• **Exercise directions**
Please count the lines in the records below that contain the string "bbox", and reply with that number alone.

* * *

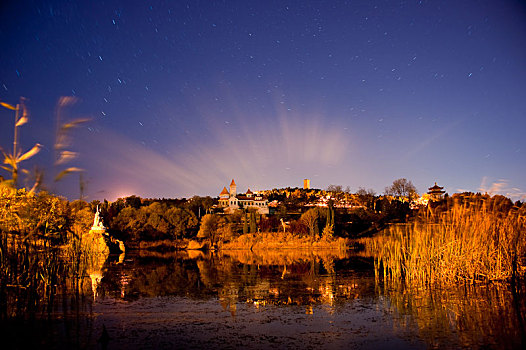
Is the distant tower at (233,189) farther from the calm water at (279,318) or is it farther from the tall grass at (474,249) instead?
the tall grass at (474,249)

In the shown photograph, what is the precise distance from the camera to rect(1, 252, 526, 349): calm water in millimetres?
8320

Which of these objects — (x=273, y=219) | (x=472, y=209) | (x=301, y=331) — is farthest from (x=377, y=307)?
(x=273, y=219)

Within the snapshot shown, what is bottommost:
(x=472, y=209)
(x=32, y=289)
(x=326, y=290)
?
(x=326, y=290)

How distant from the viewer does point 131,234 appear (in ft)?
190

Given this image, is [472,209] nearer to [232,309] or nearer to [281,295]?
[281,295]

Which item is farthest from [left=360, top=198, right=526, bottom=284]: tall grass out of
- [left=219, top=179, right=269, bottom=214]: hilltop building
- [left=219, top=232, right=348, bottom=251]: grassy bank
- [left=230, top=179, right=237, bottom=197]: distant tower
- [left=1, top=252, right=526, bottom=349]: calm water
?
[left=230, top=179, right=237, bottom=197]: distant tower

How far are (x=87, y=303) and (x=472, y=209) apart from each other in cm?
1458

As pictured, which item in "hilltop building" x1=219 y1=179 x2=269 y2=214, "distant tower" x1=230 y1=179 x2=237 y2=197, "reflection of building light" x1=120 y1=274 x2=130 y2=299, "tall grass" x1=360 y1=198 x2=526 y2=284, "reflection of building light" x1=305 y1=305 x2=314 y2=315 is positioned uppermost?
"distant tower" x1=230 y1=179 x2=237 y2=197

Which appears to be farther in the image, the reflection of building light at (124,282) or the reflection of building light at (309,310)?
the reflection of building light at (124,282)

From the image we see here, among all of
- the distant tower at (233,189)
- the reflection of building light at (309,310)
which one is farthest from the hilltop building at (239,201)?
the reflection of building light at (309,310)

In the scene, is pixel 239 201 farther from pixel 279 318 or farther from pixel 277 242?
pixel 279 318

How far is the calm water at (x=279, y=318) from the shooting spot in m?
8.32

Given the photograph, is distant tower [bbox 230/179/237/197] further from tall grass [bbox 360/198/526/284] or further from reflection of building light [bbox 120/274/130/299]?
tall grass [bbox 360/198/526/284]

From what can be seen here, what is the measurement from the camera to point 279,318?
34.6ft
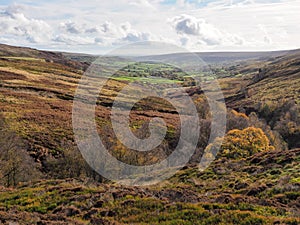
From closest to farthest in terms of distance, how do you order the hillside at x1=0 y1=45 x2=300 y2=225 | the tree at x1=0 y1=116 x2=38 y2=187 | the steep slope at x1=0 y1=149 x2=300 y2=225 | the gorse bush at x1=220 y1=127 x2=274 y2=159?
the steep slope at x1=0 y1=149 x2=300 y2=225 < the hillside at x1=0 y1=45 x2=300 y2=225 < the tree at x1=0 y1=116 x2=38 y2=187 < the gorse bush at x1=220 y1=127 x2=274 y2=159

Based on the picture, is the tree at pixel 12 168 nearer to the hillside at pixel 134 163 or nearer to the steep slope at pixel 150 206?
the hillside at pixel 134 163

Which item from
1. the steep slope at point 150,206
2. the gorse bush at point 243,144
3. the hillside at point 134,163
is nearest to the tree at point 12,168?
the hillside at point 134,163

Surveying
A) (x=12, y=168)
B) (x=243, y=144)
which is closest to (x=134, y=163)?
(x=12, y=168)

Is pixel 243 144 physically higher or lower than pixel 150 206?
lower

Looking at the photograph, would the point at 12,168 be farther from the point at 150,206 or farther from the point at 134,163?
the point at 150,206

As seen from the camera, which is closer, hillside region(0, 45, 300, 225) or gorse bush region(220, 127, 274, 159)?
hillside region(0, 45, 300, 225)

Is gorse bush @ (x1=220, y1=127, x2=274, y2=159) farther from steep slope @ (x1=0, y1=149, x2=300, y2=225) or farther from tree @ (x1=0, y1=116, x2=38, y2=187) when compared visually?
tree @ (x1=0, y1=116, x2=38, y2=187)

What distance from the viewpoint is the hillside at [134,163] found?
12266 mm

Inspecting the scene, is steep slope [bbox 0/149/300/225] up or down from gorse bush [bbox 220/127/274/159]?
up

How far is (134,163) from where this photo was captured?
131 ft

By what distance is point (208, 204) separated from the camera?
1269cm

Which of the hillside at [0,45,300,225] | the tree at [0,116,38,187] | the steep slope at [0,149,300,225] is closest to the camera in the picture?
the steep slope at [0,149,300,225]

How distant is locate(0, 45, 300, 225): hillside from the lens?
12.3 m

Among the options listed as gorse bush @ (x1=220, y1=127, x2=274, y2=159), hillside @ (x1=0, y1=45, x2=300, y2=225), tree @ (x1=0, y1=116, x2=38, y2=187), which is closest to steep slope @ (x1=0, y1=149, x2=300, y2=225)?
hillside @ (x1=0, y1=45, x2=300, y2=225)
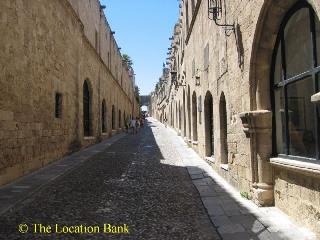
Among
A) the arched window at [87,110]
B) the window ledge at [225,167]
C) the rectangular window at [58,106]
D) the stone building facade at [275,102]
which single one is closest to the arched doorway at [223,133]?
the window ledge at [225,167]

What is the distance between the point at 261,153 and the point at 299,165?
3.92 feet

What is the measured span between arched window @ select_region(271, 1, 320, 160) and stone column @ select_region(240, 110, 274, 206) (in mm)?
153

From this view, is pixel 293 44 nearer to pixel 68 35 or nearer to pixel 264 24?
pixel 264 24

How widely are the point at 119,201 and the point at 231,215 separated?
6.63ft

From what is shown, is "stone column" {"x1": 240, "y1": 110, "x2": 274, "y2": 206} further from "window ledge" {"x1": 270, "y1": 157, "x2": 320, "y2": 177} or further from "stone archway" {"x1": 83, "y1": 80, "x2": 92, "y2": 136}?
"stone archway" {"x1": 83, "y1": 80, "x2": 92, "y2": 136}

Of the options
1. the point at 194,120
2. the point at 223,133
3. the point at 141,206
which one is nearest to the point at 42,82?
the point at 223,133

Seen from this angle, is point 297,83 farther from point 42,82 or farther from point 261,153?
point 42,82

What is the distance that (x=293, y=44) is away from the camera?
496cm

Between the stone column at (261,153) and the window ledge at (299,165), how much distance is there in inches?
9.0

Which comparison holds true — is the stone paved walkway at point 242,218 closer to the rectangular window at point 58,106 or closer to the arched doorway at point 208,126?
the arched doorway at point 208,126

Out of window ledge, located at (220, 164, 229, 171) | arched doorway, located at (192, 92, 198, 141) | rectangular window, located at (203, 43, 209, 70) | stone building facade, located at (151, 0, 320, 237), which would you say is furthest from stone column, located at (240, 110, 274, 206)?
arched doorway, located at (192, 92, 198, 141)

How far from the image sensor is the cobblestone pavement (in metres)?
4.39

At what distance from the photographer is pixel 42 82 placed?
31.6 ft

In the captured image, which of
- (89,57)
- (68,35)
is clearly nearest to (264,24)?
(68,35)
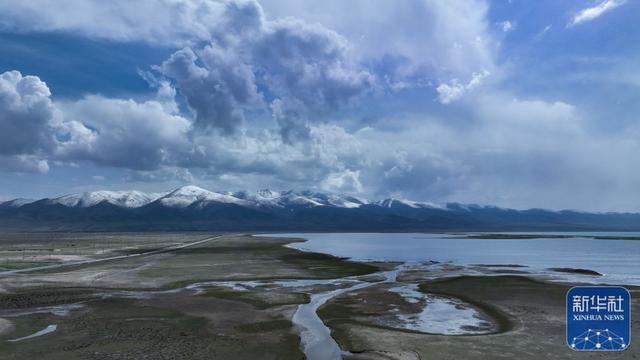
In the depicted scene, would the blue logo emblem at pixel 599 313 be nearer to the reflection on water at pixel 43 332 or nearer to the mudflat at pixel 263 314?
the mudflat at pixel 263 314

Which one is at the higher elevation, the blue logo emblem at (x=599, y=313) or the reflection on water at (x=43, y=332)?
the blue logo emblem at (x=599, y=313)

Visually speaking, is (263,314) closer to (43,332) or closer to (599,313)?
(43,332)

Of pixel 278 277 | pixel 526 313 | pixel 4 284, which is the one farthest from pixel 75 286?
pixel 526 313

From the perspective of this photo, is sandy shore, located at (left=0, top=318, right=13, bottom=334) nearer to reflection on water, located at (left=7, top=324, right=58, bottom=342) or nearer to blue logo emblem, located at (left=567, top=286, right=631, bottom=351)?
reflection on water, located at (left=7, top=324, right=58, bottom=342)

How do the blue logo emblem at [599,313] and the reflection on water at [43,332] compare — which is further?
the reflection on water at [43,332]

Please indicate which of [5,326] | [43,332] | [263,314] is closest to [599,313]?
[263,314]

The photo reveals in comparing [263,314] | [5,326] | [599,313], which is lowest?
[5,326]

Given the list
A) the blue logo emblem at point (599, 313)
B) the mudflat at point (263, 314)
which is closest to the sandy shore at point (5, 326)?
the mudflat at point (263, 314)

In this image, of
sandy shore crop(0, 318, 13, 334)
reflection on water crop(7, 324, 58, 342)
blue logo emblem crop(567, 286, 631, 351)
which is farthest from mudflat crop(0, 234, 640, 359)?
blue logo emblem crop(567, 286, 631, 351)

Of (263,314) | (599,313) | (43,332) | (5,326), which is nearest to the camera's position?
(599,313)
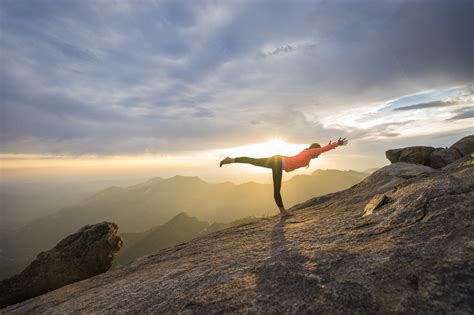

* * *

• **Output of the exercise**
3